M. Didier Boulaud attire l'attention de M. le ministre de la santé et de la protection sociale sur les nombreux rapports faisant état de la pénurie de médecins en France, qui s'aggravera au cours des dix prochaines années. Le Gouvernement, conscient des difficultés que rencontrera la population pour l'accès aux soins a décidé justement, mais avec retard, d'augmenter le numerus clausus dont les effets ne seront perceptibles que dans une dizaine d'années. Pendant la période transitoire, le départ en retraite prévisible des médecins renforcera une pénurie particulièrement sensible et déjà existante dans les départements comme la Nièvre. Cette pénurie touche la médecine libérale qui, dans certains cantons, n'est plus à même d'assurer la permanence des soins. Elle frappe également de plein fouet le service public hospitalier malgré les mesures incitatives mises en place : prime spécifique pour les postes à recrutement prioritaire, concours spécial pour les praticiens adjoints contractuels notamment.
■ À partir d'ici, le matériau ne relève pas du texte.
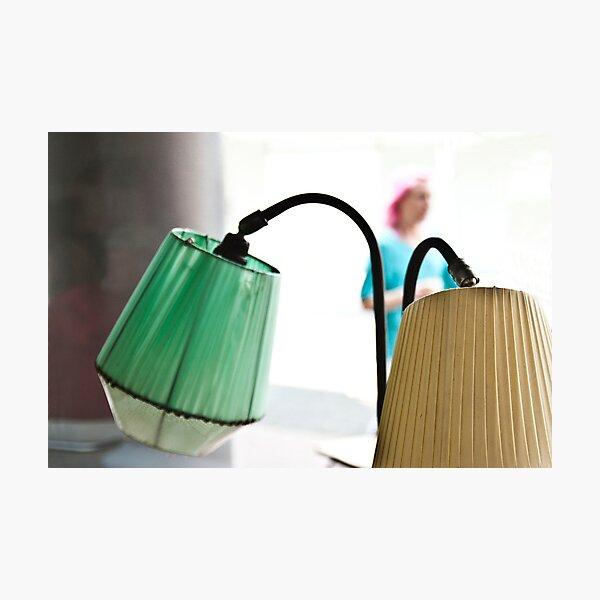 Vintage lamps at Nannas Photographic Print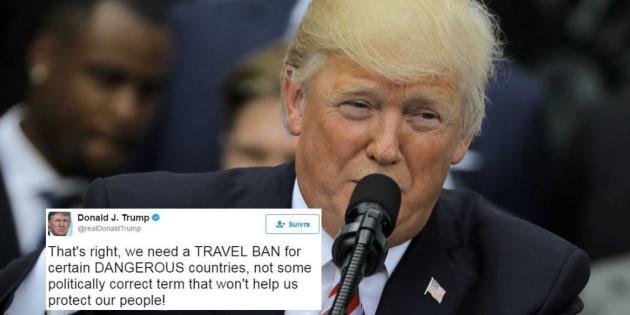 La justice américaine confirme la suspension du décret anti-immigration en s'appuyant sur un tweet de Trump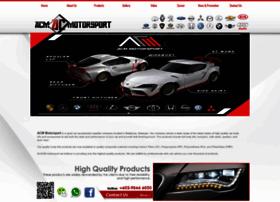 acm-motorsport.com.my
Ainsi, le centre hospitalier de Nevers, site pivot de la Nièvre, n'est plus en mesure de recruter les praticiens hospitaliers nécessaires à son fonctionnement pour garantir la permanence des soins. Tel est le cas notamment de la radiologie, de la néonatalogie, de la pédopsychiatrie ou des urgences. Ce phénomène est amplifié par la distorsion des rémunérations entre le secteur public et le secteur privé comme en imagerie médicale. A terme, cette pénurie fait courir de graves risques à la population par défaut d'accès aux soins et met en péril la pérennité du service public. Ces risques sont accrus par l'éloignement géographique du centre hospitalier de Nevers des autres sites pivots d'autres départements, ainsi que des CHU les plus proches, Dijon, Clermont-Ferrand ou Paris. Il souhaite donc savoir comment il envisage de réagir pour pallier à cette insécurité sanitaire et les moyens qu'il compte mettre en oeuvre, dans des délais rapprochés, pour garantir un accès à des soins de qualité à la population nivernaise.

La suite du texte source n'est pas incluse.